Instances of substandard performance are reflected in suppliers' performance report cards, which are generated by purchasing and sent to suppliers on a monthly basis.

"If the supplier receives a score that is low or decreasing, we give them a printout of all their shipments and how they were scored under the program, detailing reasons for their score," Ayres says. "We then encourage the supplier to audit their own records and straighten out problems with the individual plants," he says.

Consequences for poor performance

According to our informal survey of buyers, most buyers feel that suppliers have been improving and that much of that improvement has come as a direct result of working with buyers through supplier development and performance monitoring programs.

But what happens if suppliers are not improving? Buyers identified several areas that may result in a supplier's losing its preferred status or business with customers.

"We have had some suppliers that were just not able to meet the quality standards that we expected from them," says Praxair's Frank Crespo. "In the past, we looked primarily at first costs.
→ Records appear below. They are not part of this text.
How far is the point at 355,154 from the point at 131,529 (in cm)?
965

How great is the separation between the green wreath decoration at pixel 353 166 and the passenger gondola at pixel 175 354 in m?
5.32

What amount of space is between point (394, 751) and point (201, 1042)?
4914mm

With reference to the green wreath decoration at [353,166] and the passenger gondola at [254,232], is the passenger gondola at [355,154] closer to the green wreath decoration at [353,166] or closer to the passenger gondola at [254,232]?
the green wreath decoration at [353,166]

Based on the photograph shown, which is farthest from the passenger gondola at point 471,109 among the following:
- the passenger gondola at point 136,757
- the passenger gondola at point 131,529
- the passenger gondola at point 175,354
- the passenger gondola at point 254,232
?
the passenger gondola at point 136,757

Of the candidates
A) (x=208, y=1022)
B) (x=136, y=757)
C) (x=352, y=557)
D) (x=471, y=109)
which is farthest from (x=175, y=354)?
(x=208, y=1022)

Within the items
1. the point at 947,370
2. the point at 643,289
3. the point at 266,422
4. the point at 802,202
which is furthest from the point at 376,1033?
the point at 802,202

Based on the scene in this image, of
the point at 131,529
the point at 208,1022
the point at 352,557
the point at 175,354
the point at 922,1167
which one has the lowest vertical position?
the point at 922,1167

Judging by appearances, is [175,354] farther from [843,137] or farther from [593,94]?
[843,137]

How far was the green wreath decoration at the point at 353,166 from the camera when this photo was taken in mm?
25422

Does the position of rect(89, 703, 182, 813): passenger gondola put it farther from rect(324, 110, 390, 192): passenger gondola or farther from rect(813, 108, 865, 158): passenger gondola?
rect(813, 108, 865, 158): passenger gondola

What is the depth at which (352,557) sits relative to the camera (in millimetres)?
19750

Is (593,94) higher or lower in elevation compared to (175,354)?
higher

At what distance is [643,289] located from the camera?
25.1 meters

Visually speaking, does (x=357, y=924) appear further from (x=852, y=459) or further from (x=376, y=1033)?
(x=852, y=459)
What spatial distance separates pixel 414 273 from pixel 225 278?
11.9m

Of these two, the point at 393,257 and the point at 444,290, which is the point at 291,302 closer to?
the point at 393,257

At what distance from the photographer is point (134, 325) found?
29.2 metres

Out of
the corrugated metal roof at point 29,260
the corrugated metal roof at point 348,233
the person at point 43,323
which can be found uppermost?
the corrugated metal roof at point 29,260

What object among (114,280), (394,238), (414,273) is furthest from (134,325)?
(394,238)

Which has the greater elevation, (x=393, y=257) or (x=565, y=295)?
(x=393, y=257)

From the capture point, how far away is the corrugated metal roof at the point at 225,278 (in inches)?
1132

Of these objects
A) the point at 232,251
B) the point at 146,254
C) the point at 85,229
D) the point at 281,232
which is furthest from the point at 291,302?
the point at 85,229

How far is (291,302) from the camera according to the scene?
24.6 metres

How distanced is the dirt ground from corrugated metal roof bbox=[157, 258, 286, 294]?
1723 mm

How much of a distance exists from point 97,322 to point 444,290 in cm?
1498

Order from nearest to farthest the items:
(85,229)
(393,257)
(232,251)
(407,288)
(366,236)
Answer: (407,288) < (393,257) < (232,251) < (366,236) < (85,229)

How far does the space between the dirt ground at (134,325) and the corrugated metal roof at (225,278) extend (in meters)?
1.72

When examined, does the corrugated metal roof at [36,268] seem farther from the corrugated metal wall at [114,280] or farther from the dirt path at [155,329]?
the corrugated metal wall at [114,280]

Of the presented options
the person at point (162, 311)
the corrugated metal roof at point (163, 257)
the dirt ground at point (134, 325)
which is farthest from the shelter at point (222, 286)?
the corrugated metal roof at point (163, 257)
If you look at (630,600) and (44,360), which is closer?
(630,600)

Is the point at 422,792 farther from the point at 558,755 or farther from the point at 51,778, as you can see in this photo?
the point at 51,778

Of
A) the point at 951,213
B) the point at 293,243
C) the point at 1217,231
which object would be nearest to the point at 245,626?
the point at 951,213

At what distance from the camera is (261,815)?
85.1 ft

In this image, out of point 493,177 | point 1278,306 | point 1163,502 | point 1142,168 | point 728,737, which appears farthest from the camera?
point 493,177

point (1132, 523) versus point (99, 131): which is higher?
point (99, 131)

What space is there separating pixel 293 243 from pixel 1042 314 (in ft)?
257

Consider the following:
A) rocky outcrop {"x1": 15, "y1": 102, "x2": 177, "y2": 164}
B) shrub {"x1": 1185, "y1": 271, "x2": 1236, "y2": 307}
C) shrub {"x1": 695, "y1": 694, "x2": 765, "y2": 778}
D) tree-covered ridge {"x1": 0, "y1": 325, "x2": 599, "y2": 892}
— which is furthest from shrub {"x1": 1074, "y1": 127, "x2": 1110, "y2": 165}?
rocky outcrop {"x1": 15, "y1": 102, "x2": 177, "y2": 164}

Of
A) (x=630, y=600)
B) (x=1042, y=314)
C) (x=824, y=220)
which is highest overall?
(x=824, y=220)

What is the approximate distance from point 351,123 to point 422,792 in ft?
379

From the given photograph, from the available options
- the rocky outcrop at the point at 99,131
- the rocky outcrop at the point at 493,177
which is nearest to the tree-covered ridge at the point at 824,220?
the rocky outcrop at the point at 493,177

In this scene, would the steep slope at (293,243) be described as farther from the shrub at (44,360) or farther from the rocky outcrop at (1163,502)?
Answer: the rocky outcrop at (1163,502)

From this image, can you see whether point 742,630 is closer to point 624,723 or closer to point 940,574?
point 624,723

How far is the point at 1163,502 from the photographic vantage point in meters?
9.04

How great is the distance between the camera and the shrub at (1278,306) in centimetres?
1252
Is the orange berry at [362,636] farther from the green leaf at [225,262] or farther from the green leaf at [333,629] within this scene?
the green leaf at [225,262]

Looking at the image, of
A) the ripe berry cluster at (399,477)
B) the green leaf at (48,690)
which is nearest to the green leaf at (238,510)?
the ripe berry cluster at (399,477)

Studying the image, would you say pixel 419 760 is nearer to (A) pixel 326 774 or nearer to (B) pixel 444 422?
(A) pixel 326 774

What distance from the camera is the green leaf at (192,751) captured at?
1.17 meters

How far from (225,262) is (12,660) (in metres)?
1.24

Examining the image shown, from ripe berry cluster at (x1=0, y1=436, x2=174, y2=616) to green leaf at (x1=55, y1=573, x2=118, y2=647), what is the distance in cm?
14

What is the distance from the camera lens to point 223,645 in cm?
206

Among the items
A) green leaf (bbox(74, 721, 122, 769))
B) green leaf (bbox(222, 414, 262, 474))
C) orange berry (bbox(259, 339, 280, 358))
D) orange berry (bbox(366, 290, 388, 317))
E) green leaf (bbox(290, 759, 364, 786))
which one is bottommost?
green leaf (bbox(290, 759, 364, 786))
For these suppliers, first cost looked good, but if performance in the area of quality was poor, we would end up spending a lot more over the long term," he says.

"You don't want to compromise your reputation as a quality manufacturer," Crespo says. "This is to be avoided at all costs."

One buyer based in the Western U.S. says that he had a supplier that not only lost its preferred supplier status due to performance issues, they ultimately lost their business with the company. "We conducted an on-site audit of the suppliers' facilities that was brought about by a string of substandard quality problems. The supplier was not willing to provide requested information and the quality problems continued," he says.

"As a result, we phased out that supplier's business as purchasing began to look for alternative supply sources," the buyer adds.

"Typically, a supplier will lose our business or their preferred status when the value proposition that originally got them into that [preferred] position has changed or the marketplace has changed," says Dow Chemical's Gary Veurink. "This usually happens gradually over time."

Many buyers encourage suppliers to provide innovation or new ideas to their performance improvement strategies.

"We don't require that our suppliers bring us innovative ideas or cost-cutting procedures," says Veurink, "but that is certainly something we encourage them to do. We make it clear that in order to gain an inside track to our continued business, suppliers should bring us innovation," Veurink says. "Innovation is very much a part of how we evaluate what suppliers bring to our business relationships."

Following through

Monitoring supplier performance looks great on paper, but a sound information-gathering system can lose its desired effect if companies don't follow through on the performance data they collect.

Linda Fischer, purchasing manager at Morton International's coating's group, which was recently purchased by Rohm & Haas, says that Morton's supplier performance monitoring program was flawed in this regard.

"Under the program," she says, "we were able to communicate our actual supply requirements to suppliers in a detailed manner. We also visited their sites to interact with the key people who impact performance," she says. "These were the positive aspects of the program.

"Where the program was deficient was that there was no commitment to the results of the performance data. What we had was an understanding with suppliers that they should improve performance."

But Fischer explains that there were no rewards or consequences built into the program that the suppliers should receive or lose business based on their performance scores. "Essentially, the program had no teeth," she says.

"In addition, performance measurements on a quarterly basis were neither timely, nor accurate, and rarely were sent back to the supplier in a consistent manner," Fischer says.

She adds that a lot of what the program was designed to achieve was lost in the lack of follow-up. "If you're going to measure supplier performance, you have to do it on a timely basis, and if you expect suppliers to improve, the performance information you collect has to be accurate," she says.